A morte não transforma magicamente a ninguém e, segundo o Código Penal da Vida Futura, descrito pelos Imortais, “(...) O Espírito sofre, quer no mundo corpóreo, quer no espiritual, a consequência das suas imperfeições. (...)”[7] Da mesma forma, os genuínos laços de afeto permanecem na vida espiritual, eles nos reconectam, os domiciliados na carne e os que nos antecederam na grande viagem, assim como o ódio também aproxima e infelicita nos dois planos da vida.
O Espiritismo fornece a mancheias provas da imortalidade da alma, um de seus principais postulados e, entre inúmeros casos, gostaríamos de destacar um que se tornou muito famoso, documentado no livro Lealdade[8], organizado por Hércio M. C. Arantes, com mensagens do Espírito Maurício G. Henrique recebidas por Francisco Cândido Xavier.

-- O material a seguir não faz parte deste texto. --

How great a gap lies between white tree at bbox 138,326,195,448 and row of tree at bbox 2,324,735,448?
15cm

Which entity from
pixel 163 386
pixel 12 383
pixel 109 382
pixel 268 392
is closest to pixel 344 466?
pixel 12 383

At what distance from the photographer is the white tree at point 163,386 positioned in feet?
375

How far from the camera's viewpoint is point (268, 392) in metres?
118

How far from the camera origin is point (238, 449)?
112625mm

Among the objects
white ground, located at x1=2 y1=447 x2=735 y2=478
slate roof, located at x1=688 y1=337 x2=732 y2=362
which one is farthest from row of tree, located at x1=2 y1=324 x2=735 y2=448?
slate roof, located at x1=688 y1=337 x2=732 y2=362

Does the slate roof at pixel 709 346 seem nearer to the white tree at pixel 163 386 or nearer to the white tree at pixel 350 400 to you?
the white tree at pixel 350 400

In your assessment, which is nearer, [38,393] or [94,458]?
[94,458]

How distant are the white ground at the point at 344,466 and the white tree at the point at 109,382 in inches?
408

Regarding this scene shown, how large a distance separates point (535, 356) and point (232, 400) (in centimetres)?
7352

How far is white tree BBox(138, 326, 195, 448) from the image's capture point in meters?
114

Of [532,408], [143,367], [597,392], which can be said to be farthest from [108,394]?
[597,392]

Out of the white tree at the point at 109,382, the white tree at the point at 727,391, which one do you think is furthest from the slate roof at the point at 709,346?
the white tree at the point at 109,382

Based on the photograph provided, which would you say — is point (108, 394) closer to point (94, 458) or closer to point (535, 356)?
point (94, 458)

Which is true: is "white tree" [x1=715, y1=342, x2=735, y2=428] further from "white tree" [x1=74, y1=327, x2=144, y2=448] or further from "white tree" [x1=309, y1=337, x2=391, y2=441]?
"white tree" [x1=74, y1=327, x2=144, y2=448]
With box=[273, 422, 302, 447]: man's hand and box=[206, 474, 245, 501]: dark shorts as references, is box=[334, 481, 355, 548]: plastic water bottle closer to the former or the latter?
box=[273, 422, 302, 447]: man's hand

As mensagens de Maurício inocentaram o amigo José Divino, ao final dos 70, da acusação de tê-lo assassinado, tendo em vista que o moço desencarnado trouxe aos autos do processo, pela gloriosa mediunidade de Chico Xavier, o atestado da imortalidade da alma e a realidade dos fatos acontecidos, consubstanciados num acidente infeliz com manejo de arma de fogo, na cidade de Goiânia. As mensagens chegaram à família através da busca de seus pais por notícias na Seara Espírita e no contato com a mediunidade a serviço de Jesus. Quanto júbilo decorrente da certeza da imortalidade da alma!

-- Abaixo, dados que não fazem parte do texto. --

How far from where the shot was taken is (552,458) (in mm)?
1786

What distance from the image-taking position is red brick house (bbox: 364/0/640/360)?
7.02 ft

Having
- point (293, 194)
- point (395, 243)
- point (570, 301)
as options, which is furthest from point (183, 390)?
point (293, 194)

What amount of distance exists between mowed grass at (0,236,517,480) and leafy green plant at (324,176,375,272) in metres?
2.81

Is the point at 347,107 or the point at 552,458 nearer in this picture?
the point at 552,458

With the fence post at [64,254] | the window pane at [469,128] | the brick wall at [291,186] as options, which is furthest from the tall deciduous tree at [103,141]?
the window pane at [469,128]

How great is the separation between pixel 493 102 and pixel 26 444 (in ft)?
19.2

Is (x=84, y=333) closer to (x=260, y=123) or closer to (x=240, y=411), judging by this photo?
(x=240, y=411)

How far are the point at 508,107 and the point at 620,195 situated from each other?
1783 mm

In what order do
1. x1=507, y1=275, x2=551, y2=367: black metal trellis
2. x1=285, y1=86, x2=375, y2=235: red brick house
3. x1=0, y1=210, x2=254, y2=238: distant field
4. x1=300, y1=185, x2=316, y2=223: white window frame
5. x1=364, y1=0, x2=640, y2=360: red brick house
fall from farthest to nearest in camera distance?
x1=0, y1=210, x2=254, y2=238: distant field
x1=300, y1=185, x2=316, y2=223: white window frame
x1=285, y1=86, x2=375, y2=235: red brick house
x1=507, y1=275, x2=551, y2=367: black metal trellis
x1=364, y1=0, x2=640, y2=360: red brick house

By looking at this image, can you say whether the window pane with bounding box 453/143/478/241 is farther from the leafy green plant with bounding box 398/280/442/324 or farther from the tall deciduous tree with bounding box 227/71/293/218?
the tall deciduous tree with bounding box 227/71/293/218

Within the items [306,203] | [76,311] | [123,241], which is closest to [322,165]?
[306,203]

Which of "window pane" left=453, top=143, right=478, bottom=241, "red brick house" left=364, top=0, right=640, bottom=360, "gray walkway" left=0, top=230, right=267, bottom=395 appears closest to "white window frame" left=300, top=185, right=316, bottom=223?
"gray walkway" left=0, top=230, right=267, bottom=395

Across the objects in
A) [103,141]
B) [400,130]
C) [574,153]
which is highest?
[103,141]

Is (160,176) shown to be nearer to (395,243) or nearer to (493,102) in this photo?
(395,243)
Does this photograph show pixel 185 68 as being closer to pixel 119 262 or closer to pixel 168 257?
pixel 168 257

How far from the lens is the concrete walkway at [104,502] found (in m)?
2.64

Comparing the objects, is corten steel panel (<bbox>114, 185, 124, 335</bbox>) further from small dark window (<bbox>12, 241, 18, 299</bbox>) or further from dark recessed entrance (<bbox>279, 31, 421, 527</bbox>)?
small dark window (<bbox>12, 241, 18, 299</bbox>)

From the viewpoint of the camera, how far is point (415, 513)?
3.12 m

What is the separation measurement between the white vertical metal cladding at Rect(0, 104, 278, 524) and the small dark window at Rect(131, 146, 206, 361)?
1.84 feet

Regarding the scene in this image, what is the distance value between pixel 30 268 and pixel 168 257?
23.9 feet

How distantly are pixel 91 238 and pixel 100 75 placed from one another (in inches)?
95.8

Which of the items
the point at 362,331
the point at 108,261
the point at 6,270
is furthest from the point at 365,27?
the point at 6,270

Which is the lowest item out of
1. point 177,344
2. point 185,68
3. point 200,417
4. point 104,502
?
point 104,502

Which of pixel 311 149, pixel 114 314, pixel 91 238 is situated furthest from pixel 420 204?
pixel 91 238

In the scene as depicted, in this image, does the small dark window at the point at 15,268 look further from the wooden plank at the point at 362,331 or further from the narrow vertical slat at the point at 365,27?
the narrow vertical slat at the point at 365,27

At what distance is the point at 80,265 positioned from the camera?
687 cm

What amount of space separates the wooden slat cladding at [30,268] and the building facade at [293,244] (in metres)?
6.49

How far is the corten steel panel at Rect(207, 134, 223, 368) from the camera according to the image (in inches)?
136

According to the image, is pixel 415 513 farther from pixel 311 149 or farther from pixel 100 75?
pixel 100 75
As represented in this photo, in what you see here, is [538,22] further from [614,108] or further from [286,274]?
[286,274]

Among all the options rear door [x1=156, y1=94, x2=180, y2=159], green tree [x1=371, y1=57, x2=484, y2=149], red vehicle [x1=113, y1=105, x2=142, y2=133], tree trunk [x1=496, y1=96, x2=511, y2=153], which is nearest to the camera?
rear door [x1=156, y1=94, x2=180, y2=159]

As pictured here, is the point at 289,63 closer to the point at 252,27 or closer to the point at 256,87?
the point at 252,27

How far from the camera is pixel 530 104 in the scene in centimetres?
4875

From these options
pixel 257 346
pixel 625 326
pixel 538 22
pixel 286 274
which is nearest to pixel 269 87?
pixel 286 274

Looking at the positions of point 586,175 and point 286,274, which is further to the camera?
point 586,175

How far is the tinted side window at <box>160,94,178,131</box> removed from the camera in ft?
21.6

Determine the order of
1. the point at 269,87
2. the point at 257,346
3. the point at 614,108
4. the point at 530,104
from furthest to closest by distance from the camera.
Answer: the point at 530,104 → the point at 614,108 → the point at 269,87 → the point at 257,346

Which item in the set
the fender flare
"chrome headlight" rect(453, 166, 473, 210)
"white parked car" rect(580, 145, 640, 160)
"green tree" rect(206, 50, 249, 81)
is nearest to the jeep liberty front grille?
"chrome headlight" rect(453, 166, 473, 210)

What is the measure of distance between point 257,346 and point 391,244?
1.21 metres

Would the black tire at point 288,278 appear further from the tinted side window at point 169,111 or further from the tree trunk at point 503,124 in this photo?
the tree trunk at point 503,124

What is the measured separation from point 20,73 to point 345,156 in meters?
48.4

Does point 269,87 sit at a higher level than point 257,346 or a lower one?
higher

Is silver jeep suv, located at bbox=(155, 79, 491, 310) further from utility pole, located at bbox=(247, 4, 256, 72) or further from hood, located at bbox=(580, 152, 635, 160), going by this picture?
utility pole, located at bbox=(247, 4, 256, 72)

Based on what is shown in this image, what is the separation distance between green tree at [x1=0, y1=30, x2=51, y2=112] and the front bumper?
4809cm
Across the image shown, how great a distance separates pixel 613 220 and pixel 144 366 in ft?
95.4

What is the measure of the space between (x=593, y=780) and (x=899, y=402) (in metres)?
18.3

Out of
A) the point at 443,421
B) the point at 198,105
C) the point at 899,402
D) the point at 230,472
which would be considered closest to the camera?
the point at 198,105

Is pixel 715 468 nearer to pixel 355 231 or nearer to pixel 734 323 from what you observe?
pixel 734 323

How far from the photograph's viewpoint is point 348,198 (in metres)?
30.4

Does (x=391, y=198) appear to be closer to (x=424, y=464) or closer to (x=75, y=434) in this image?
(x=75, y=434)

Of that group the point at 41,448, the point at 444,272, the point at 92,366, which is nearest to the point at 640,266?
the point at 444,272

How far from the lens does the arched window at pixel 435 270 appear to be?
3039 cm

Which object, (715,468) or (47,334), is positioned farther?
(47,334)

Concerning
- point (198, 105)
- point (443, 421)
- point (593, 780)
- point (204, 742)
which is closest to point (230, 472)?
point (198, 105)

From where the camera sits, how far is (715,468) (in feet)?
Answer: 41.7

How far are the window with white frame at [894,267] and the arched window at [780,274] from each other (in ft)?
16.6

Casos, como o acima referido permitem-nos perceber que a morte de um ente querido é uma viagem de muitas voltas, mas não é o fim. Estudemos o Espiritismo e compreendamos a vida que pulsa no além túmulo. A vida… O amor… Eles prosseguem.
Referências: [1] Diretor da Área de Formação de Lideranças Espíritas da Federação Espírita do Rio Grande do Sul. [2] Haroldo Dutra Dias. Novo Testamento (Locais do Kindle 14887-14888). Edição do Kindle. [3] LOUSADA, Vinícius Lima. Racionalidade, modernidade e crise ambiental. In: Revista Eletrônica Mestrado de Educação Ambiental. E-ISSN 1517-1256, v. 31, n.1, p. 209-230, jan./jun. 2014, p. 209. [4] Em 2013, a ONU alertava que cerca de 70% de novas doenças que infectam seres humanos eram de origem animal. Acessível em: https://brasil.un.org/pt-br/64621-cerca-de-70-de-novas-doencas-que-infectam-seres-humanos-tem-origem-animal-alerta-onu. [5] Andersen, KG, Rambaut, A., Lipkin, WI et al. A origem proximal do SARS-CoV-2. Nat Med 26, 450–452 (2020). https://doi.org/10.1038/s41591-020-0820-9. [6] KARDEC, Allan. Vocabulário espírita. in: Instruções práticas sobre as manifestações espíritas. Kardecpedia. (Fonte: https://kardecpedia.com/pt/roteiro-de-estudos/890/instrucoes-praticas-sobre-as-manifestacoes-espiritas/1239/vocabulario-espirita/materialismo) [7] KARDEC, Allan. O Céu e o Inferno. trad. Evandro Noleto Bezerra (Locais do Kindle 10221-10222). FEB - Federação Espirita Brasileira / Edicei of America. Edição do Kindle. [8] XAVIER, Francisco Cândido. Lealdade. Pelo Espírito Maurício Garcez Henrique. Hércio Marcos Cintra Arantes. org. Araras: São Paulo: IDE, 1992.